## QUOTED PASSAGE
....

The Limits of Hadoop Security
What are the limits of Hadoop security? Even with Kerberos enabled, what vulnerabilities exist?
Unpatched and 0-day holes in the layers underneath.
The underlying OS in a Hadoop cluster may have known or 0-day security holes, allowing a malicious (YARN?) application to gain root access to a host in the cluster. Once this is done it would have direct access to blocks stored by the datanode, and to secrets held in the various processes, including keytabs in the local filesystems.
Defences
- Keep up to date with security issues. (SANS is worth tracking), and keep servers up to date.
- Isolate the Hadoop cluster from the rest of your network infrastructure, apart from some "edge" nodes, so that only processes running in the cluster.
- Developers: ensure that your code works with the more up to date versions of operating systems, JDKs and dependent libraries, so that you not holding back the upgrades. Do not increase the risk for the operations team.
Failure of users to keep their machines secure
The etnernal problem. Securing end-user machines is beyond the scope of the Hadoop project.
However, one area where Hadoop may impose risk on the end-user systems is the use of Java as the runtime for client-side code, so mandating an installation of the JVM on those users who need to directly talk to the Hadoop services. Ops teams should
- Make sure that an up to date JVM/JRE is installed, out of date ones are uninstalled, and that Java Applets in browsers are completely disabled.
- Control access to those Hadoop clusters and the services deployed on them.
- Use HDFS Quotas and YARN Queues to limit the resources malicious code can do.
- Collect the HDFS audit logs and learn how to use them to see if, after any possible security breach, you are in a position to even state what data was accessed by a specific user in a given time period.
We Hadoop developers need to
- Make sure that our code works with current versions of Java, and test against forthcoming releases (a permanent trouble spot).

....

## GIVEN DATA

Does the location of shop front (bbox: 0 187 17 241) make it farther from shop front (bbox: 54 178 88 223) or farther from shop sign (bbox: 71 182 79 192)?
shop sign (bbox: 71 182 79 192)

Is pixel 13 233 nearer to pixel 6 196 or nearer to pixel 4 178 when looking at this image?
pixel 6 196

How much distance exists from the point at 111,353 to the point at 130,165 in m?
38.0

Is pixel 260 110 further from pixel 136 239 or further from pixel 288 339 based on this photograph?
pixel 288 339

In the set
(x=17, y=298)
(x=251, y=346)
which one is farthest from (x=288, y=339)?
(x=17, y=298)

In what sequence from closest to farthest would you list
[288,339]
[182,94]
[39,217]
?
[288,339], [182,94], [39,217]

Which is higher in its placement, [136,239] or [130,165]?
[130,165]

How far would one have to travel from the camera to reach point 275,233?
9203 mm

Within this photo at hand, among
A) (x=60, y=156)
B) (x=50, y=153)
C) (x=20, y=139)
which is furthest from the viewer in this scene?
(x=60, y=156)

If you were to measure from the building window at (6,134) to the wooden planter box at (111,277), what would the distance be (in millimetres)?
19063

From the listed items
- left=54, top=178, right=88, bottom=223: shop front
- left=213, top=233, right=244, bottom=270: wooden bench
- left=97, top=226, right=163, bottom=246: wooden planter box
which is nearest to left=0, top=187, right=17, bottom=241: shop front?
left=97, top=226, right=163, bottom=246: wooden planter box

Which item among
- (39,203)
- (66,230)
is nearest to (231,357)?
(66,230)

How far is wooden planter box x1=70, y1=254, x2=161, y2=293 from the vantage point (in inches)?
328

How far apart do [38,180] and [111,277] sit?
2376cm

....

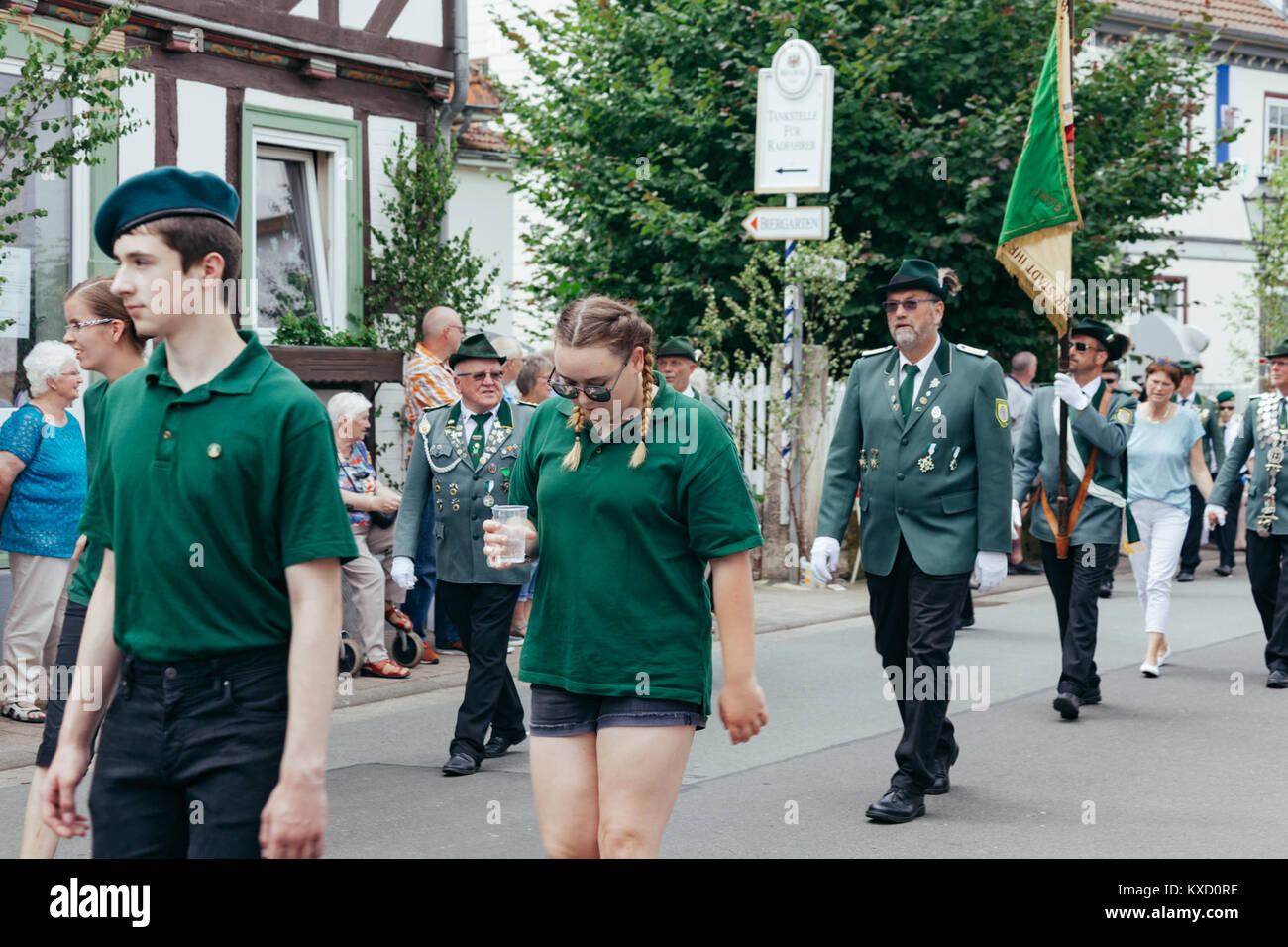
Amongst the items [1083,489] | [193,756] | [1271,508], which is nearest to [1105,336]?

....

## PROBLEMS AND TASKS
1. Please report every line of the records that contains the string "planter", copied in full. Case counts.
2. Pick up the Hadoop security text after its final sentence and continue it.

## THE RESULTS
1.
If you were to measure from the building window at (6,134) to the wooden planter box at (111,277), what would the distance be (in millimetres)?
- left=97, top=226, right=163, bottom=246: wooden planter box
left=97, top=226, right=163, bottom=246: wooden planter box
How far is wooden planter box x1=70, y1=254, x2=161, y2=293 from the vantage point (in inches)?

2.
- Make sure that our own systems are not vulnerable due to the tools installed locally.
- Work to enable thin-client access to services, through REST APIs over Hadoop IPC and other Java protocols, and by helping the native-client work.
- Ensure our applications do not blindly trust users —and do as much as possible to prevent privilege escalation.
- Log information for ops teams to use in security audits.
Denial of service attacks.
Hadoop is its own Distributed Denial of Service platform. A misconfiguration could easily trigger all datanodes to attempt to report in so frequently that the namenode gets overloaded, triggering apparent timeouts of some DN heartbeats, leading to the namenode assuming it has failed and starting block transfers of under-replicated blocks, so impacting network load and reporting even more. This is not a hypothetical example: Facebook had a cluster outage from precisely such an event, a failing switch partitioning the cluster and triggering a cascade failure. Nowadays IPC throttling (from Twitter) and the use of different ports on the namenode for heartbeating and filesystem operations (from Facebook) try to keep this under control.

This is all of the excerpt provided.